INVESTIGATING 2D AND 3D CONVOLUTIONS FOR MULTITEMPORAL LAND COVER CLASSIFICATION USING REMOTE SENSING IMAGES
Keywords: land cover classification, remote sensing, FCN, multi-temporal images, 3D-CNN
Abstract. With the availability of large amounts of satellite image time series (SITS), the identification of different materials of the Earth’s surface is possible with a high temporal resolution. One of the basic tasks is the pixel-wise classification of land cover, i.e. the task of identifying the physical material of the Earth’s surface in an image. Fully convolutional neural networks (FCN) are successfully used for this task. In this paper, we investigate different FCN variants, using different methods for the computation of spatial, spectral, and temporal features.

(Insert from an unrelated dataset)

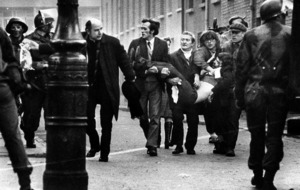 Ex-paratroopers request arrest order over Bloody Sunday questioning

We investigate the impact of 3D convolutions in the spatial-temporal as well as in the spatial-spectral dimensions in comparison to 2D convolutions in the spatial dimensions only. Additionally, we introduce a new method to generate multitemporal input patches by using time intervals instead of fixed acquisition dates. We then choose the image that is closest in time to the middle of the corresponding time interval, which makes our approach more flexible with respect to the requirements for the acquisition of new data. Using these multi-temporal input patches, generated from Sentinel-2 images, we improve the classification of land cover by 4% in the mean F1-score and 1.3% in the overall accuracy compared to a classification using mono-temporal input patches. Furthermore, the usage of 3D convolutions instead of 2D convolutions improves the classification performance by a small amount of 0.4% in the mean F1-score and 1.2% in the overall accuracy.